DOCUMENT TEXT>
--------

NVIDIA's recent announcement of their DIGITS system has reignited my interest in comparing performance across platforms. However, making meaningful comparisons in the AI hardware space presents unique challenges. Traditional benchmarks like Passmark scores or gaming FPS prove inadequate for AI workloads, while manufacturers often withhold or selectively publish detailed performance metrics across different data types. Recent work showed that the data type FP8 or INT8 does not matter much, so this makes it easier to use raw TOPS or FLOPS interchangebly to compare expected performance. Fortunately, emerging benchmarking tools like Geekbench's AI test suite are beginning to fill the gap of comparable numbers, offering more relevant metrics for AI applications. The most meaningful comparison would be for token/s for a model that runs on all devices. A list for Macs can be found here. We will use TOPS (Trillion Operations Per Second) in this article as rough estimate. When talking about AI in 2025, however, mostly LLMs are meant. LLMs are mostly memory bound.

Here is my selection of computers or NPUs that I consider relevant. When I talk about a NPU I mean a neural processing unit either as dedicated hardware or other hardware that can be used to accelerate neural networks. We also take a look at the best rated LLM we can run on each device. This is depending on the memory where bigger memory allows more model weights in higher precision. To run best in class SOTA like chatGPT 4o you need 671 B models, with 4bit quantization this needs around 336 GB NPU memory.

Mac Mini M4 Pro

Source

max specs: Apple M4 Pro Chip with 14‑core CPU, 20‑core GPU, 16‑core Neural Engine

  • Price for 1TB build: 2800 €, $ 2199
  • GPU (FP32): 8.1 T(FL)OPS
  • NPU (INT8): 38 TOPS
  • NPU Memory: 64 GB
  • best possible LLM model: 100B, quantized

My setup: Mac Mini M2

Not a good choice if you are looking to buy something but for completeness and myself I included it here. 8-core CPU, 10‑core GPU, 16-core Neural Engine

  • Current Price: 650€, $ 700
  • GPU (FP32): 3.41 T(FL)OPS
  • NPU: 15.8 TOPS (numbers found online, chip config not specified)
  • NPU memory: 16 GB
  • best possible LLM model: Llama 3B 8bit quant.

--------

DATA TO EXAMINE>
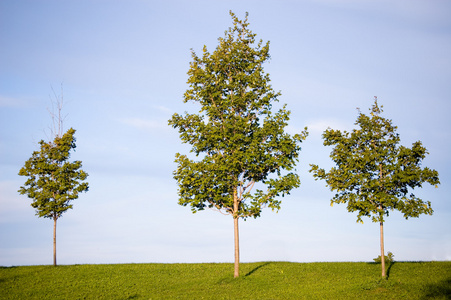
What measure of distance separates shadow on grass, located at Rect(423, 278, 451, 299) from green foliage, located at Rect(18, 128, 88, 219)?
28216mm

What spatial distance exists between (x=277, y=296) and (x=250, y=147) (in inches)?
401

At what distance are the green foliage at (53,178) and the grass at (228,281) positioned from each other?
17.2 ft

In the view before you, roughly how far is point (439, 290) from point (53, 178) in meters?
31.4

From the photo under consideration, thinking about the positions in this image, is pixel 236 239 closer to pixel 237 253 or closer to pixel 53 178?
pixel 237 253

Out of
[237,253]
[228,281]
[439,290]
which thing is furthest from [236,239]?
[439,290]

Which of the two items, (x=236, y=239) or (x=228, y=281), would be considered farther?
(x=236, y=239)

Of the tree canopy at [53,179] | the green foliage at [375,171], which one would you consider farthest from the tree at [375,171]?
the tree canopy at [53,179]

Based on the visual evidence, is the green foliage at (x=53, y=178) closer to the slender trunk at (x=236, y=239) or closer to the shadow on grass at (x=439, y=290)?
A: the slender trunk at (x=236, y=239)

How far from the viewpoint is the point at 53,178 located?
37781 mm

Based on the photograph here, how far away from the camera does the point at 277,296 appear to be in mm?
24766

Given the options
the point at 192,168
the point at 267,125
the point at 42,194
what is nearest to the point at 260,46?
the point at 267,125

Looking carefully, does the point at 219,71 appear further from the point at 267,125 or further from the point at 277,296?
the point at 277,296

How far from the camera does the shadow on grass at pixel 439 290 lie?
23.5m

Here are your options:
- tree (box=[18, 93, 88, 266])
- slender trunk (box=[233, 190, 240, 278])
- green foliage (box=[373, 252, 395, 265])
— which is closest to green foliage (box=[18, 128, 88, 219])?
tree (box=[18, 93, 88, 266])
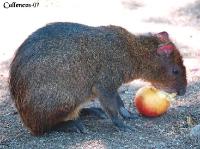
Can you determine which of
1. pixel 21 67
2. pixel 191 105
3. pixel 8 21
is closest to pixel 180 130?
pixel 191 105

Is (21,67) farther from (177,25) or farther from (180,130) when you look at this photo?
(177,25)

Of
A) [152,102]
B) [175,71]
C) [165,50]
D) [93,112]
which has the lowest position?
[93,112]

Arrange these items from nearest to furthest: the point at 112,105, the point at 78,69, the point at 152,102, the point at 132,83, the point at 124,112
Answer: the point at 78,69, the point at 112,105, the point at 152,102, the point at 124,112, the point at 132,83

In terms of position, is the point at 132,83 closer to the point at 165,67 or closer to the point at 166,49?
the point at 165,67

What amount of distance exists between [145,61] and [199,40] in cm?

--------

TASK DIRECTIONS>
Could you continue the article on comparing AI hardware performance, picking up right after its last line?

THE ANSWER>
Mac Studio

The upgrade from M2 to M3 is here: Expensive and speed is slower than the M4 Pro but it allows big models with the high unified memory and reasonable memory bandwidth.

M3 Ultra: 32-core CPU, 80-core GPU, 32-core Neural Engine

  • Price: 11.874 € or $9,499
  • NPU (INT8): >31.6 TOPS (found online for previous M2)
  • based on benchmarks provided here and the apple list above I would estimate the M3 to be at 54 TOPS maximum.
  • NPU Memory (unified memory): 512 GB, 819,2 GB/s memory bandwith
  • best LLM model: 671 B (deepseek, quantized)

Comparing this with with the geekbench scores this seems to be about accurate.

When I derive it myself using a clock speed of 1Ghz I get 256 TOPS (OPS = (ops per cycle) × (cores) × (frequency) / (10^12) = 8 × 32 × 1,000,000,000 / 10^12 = 256 TOPS) so either the NPU clock speed is differing from online sources or my calculation has a mistake. To make it more compliacted you would get different numbers whether calculations are done on the CPU or GPU.

Custom Nvidia RTX PC

  • Price: This card is rather cheap and offers a good performance/price deal for some ML training and gaming.

I own a build with a RTX 3060. I bought it used for 240€ on eBay in 2023. The market price rose since then and new it goes for 500€. In addition you need the rest of the PC so for a whole build you will also end up in the four digit range.

  • GPU (FP32): 12.74 T(FL)OPS
  • NPU Memory: 12 GB
  • best possible LLM model: Llama-2 7B 4bit quantization

RTX 4090

  • Price: $ 2300
  • NPU: ~125 TOPS

The geekbench comparison shows that the enormous number of 1,3 PetaOPS (1321 TOPS) is only true for single precision. On transformer workloads for FP32, FP16 it is comparable to the Mac Studio M2 with its 31 TOPS. This device gets you high speed for little money but small models only. The number of 125 TOPS of the NPU seems questionable when comparing it with the performance in this benchmark's task. The limiting factor can not be explained by the memory bandwith as it has 1 TB/s transfer rate enabled by DDR6 compared to Apple's chip with 800 GB/s powered by DDR5. Indeed you can get 44 token/s output on a 3090 running gemma2:27b (Source). The software is an important factor in the performance, which could explain the discrepancies here.

  • NPU memory: 24 GB
  • best model: 27B

Tinybox

A reader informed me about this computer. They bundle six GPUs like AMD Radeon 7900XTX or RTX 4090 in one computer. So total price is more in the high-end range.

  • Price: $ 15,000
  • NPU (FP16): 738 FP16 TFLOPS
  • disk: 4 TB
  • NPU memory: 144GB
  • best possible LLM model: 200B

Nvidia DGX Spark (DIGITS)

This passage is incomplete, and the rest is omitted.